Gündemin akşamdan sabaha, sabahtan akşama değiştiği bir ortamda konu sıkıntısı çekmek ya da 'yazmak ama neyi?' diye sormak pek normal olmasa gerek. Eğer tüm kavramların altüst olduğu bir geçiş dönemi değilse bu kanı doğrudur. Ama devir o devir, gün o gün mü?

Yakın zamanda değerlerimiz ve o değerlerin ayakta tuttuğu birçok kurumumuz çok ciddi sarsıntılar geçirdi, o sarsıntıların etkisi o kurumlarda hala daha ağır şekilde hissediliyor. Bir kısmımızın saflığından, samimiyetinden, bir kısmımızın bilerek görmezden gelmesinden ve bir kısmımızın da ortaklığından palazlanan bir yapılanmanın devletten sökülüp atılması kolay değil. 'Kılcal damarlara sızacağız' demişlerdi. Sızdıklarını çok sonra bir kanlı, bir alçak kalkışmayla anladık ne yazık ki. Saflığımızın ya da umursamazlığımızın faturasını ödedik, ödüyoruz, daha da ödeyeceğiz.
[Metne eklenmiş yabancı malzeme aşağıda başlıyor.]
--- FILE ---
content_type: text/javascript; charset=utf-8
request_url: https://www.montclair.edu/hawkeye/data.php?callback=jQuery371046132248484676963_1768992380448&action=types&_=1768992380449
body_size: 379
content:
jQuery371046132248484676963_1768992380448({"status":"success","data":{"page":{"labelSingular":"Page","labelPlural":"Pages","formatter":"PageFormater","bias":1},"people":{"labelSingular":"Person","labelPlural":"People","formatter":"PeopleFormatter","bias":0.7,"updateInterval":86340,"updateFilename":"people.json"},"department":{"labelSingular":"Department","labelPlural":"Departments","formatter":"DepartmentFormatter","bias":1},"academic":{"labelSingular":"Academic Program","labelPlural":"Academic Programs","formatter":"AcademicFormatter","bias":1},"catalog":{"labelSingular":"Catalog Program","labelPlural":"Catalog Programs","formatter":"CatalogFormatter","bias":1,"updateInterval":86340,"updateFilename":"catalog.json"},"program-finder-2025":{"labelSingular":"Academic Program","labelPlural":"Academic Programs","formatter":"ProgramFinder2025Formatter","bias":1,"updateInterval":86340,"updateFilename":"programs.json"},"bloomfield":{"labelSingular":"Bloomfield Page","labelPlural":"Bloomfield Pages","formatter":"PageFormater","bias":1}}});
Henüz nihai fatura da çıkmış değil, her gün yeni bir tahribatla karşılaşıyoruz ve fatura kabarıyor.

Hukuk, toplumların vazgeçilmezi, hukuk İslam'ın en temel kavramlarından birisi ve de kelimesi kelimesine 'adalet mülkün temeli' değil mi? Hukukun tartışılması ne kadar doğru? Çıkarılamaz mı siyasetin ve toplumun gündeminden? Sağlanamaz mı tarafsız ve özgür bir hukuk kurumu ve algısı? Kameralar karşısında sert söylemlerle tartışmak yerine iktidarıyla muhalefetiyle, teorisyenleri ve uygulayıcılarıyla tüm taraflar bir araya gelip, parti ve ideoloji ayrılıklarını bir kenara bırakıp bir ortak metinle toplumun karşısına çıkılsa nasıl olur? Hukuk ama herkes için hukuk; çünkü gün gelir lazım olur.
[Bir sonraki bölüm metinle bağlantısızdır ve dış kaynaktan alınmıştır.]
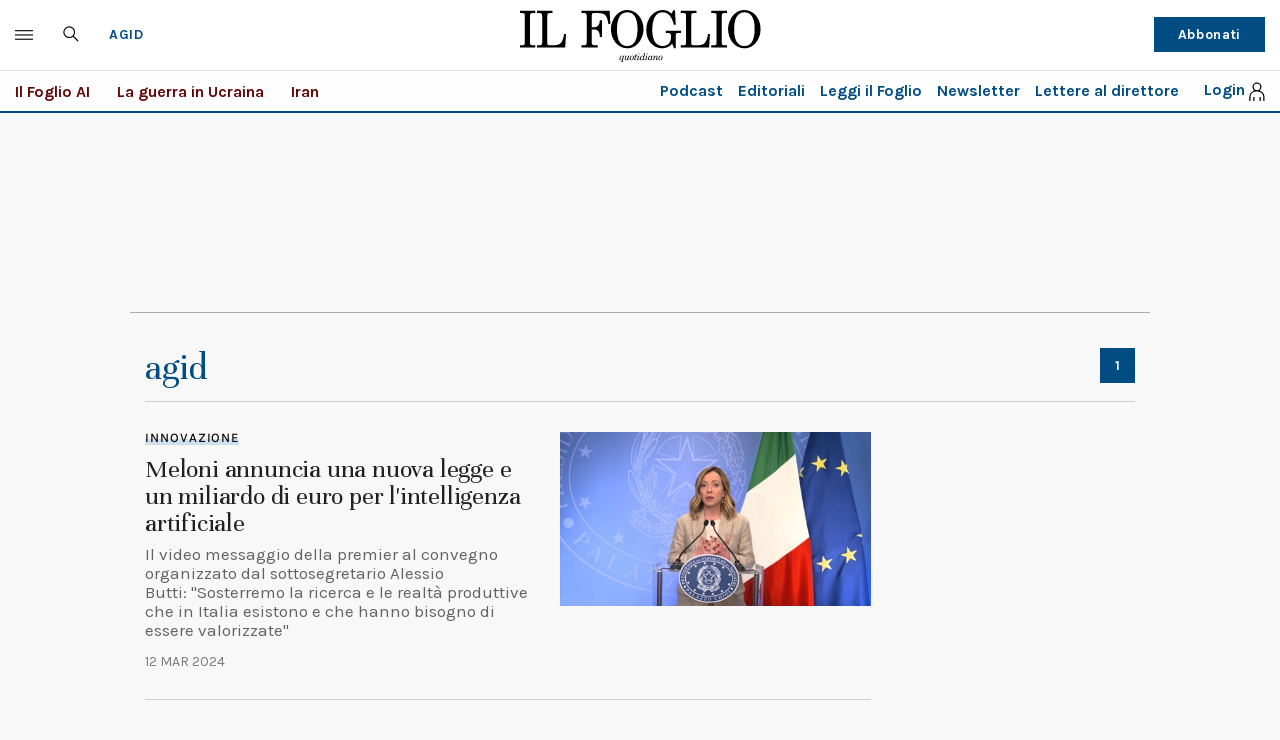

--- FILE ---
content_type: application/javascript; charset=utf-8
request_url: https://fundingchoicesmessages.google.com/f/AGSKWxV3N87YFmkZO2wPyvfFus19EpSWJQ51RbaxUfukxBr_ATR-SNoXZpKs59vC1Cqw8a_kljhBvliX1cxcthYiL9JNS2Wqng-ZgE1c4Tox2EwAfu1VUVOPYqNb8meZdY4impmld-zhSA==?fccs=W251bGwsbnVsbCxudWxsLG51bGwsbnVsbCxudWxsLFsxNzY5ODE4MTgyLDUwMDAwMDAwMF0sbnVsbCxudWxsLG51bGwsW251bGwsWzcsNl0sbnVsbCxudWxsLG51bGwsbnVsbCxudWxsLG51bGwsbnVsbCxudWxsLG51bGwsMV0sImh0dHBzOi8vd3d3LmlsZm9nbGlvLml0L3RhZy9hZ2lkLyIsbnVsbCxbWzgsIkZmMFJHSFR1bjhJIl0sWzksImVuLVVTIl0sWzE2LCJbMSwxLDFdIl0sWzE5LCIyIl0sWzE3LCJbMF0iXSxbMjQsIiJdLFsyOSwiZmFsc2UiXV1d
body_size: 119
content:
if (typeof __googlefc.fcKernelManager.run === 'function') {"use strict";this.default_ContributorServingResponseClientJs=this.default_ContributorServingResponseClientJs||{};(function(_){var window=this;
try{
var rp=function(a){this.A=_.t(a)};_.u(rp,_.J);var sp=function(a){this.A=_.t(a)};_.u(sp,_.J);sp.prototype.getWhitelistStatus=function(){return _.F(this,2)};var tp=function(a){this.A=_.t(a)};_.u(tp,_.J);var up=_.ed(tp),vp=function(a,b,c){this.B=a;this.j=_.A(b,rp,1);this.l=_.A(b,_.Qk,3);this.F=_.A(b,sp,4);a=this.B.location.hostname;this.D=_.Fg(this.j,2)&&_.O(this.j,2)!==""?_.O(this.j,2):a;a=new _.Qg(_.Rk(this.l));this.C=new _.eh(_.q.document,this.D,a);this.console=null;this.o=new _.np(this.B,c,a)};
vp.prototype.run=function(){if(_.O(this.j,3)){var a=this.C,b=_.O(this.j,3),c=_.gh(a),d=new _.Wg;b=_.hg(d,1,b);c=_.C(c,1,b);_.kh(a,c)}else _.hh(this.C,"FCNEC");_.pp(this.o,_.A(this.l,_.De,1),this.l.getDefaultConsentRevocationText(),this.l.getDefaultConsentRevocationCloseText(),this.l.getDefaultConsentRevocationAttestationText(),this.D);_.qp(this.o,_.F(this.F,1),this.F.getWhitelistStatus());var e;a=(e=this.B.googlefc)==null?void 0:e.__executeManualDeployment;a!==void 0&&typeof a==="function"&&_.Uo(this.o.G,
"manualDeploymentApi")};var wp=function(){};wp.prototype.run=function(a,b,c){var d;return _.v(function(e){d=up(b);(new vp(a,d,c)).run();return e.return({})})};_.Uk(7,new wp);
}catch(e){_._DumpException(e)}
}).call(this,this.default_ContributorServingResponseClientJs);
// Google Inc.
Günlük hayhuy arasında sadece devlet kurumlarının işgalini, istilasını, hukuku değil, çocuklarımızın eğitim ve öğretimini ıskalıyoruz. Sadece okulda verilen veya verilemeyen eğitim ve öğretim değil söz konusu ettiğim, evden sokağa, sokaktan iş yerine, tüm hayatı kapsayan bir eğitim ve öğretimden söz ediyorum, etmeye çalışıyorum. Eğer yarış uluslar ve hatta medeniyetler arasında ise ve biz bu yarıştaysak onlardan her konuda ama özellikle eğitim ve öğretimde en az bir adım önde olmalıyız ve her gün arayı biraz daha açmalıyız. Ama ne yazık ki, uluslararası ölçümler bunun tersini gösteriyor. 'Elin gavuru, kendisine torpil yapmış' demek çare değil, öyle bir noktada olmalıyız ki araştırmayı kim yaparsa yapsın hakkımızı teslim zorunda kalsın. Ne yazık ki hem o noktada değiliz hem de bunu dert etmişliğimiz yok.

Çok güzel bir söz duydum bir yakınımdan 'yazmadan katip, okumadan alim olmak' diye. Yazmak bir sonraki aşama ama maalesef giderek ilk sıraya doğru hızla ilerliyor. Okumadan yazanlarımız, öğrenmeden konuşanlarımız, ahkam kesenlerimiz hem sayıca çoğalıyor hem de daha etkin konumlara tırmanıyor. Cehalet ilerledikçe toplumlar geriler. Dilerim ki benimki bir yanılsamadır.

Boşuna atmamışım o ' yazmak ama neyi' şeklindeki başlığı. Yazdıkça dağılıyorum galiba ya da dağıldıkça yazıyorum. Doğrusu bu yazıyı burada kesmek sanırım. Üzmek değil derdim, sadece bir dikkat çekmek. Kendimce önemli saydığım huşulardan sadece birkaçına. Bilmeden ve istemeden üzdüysem af ola.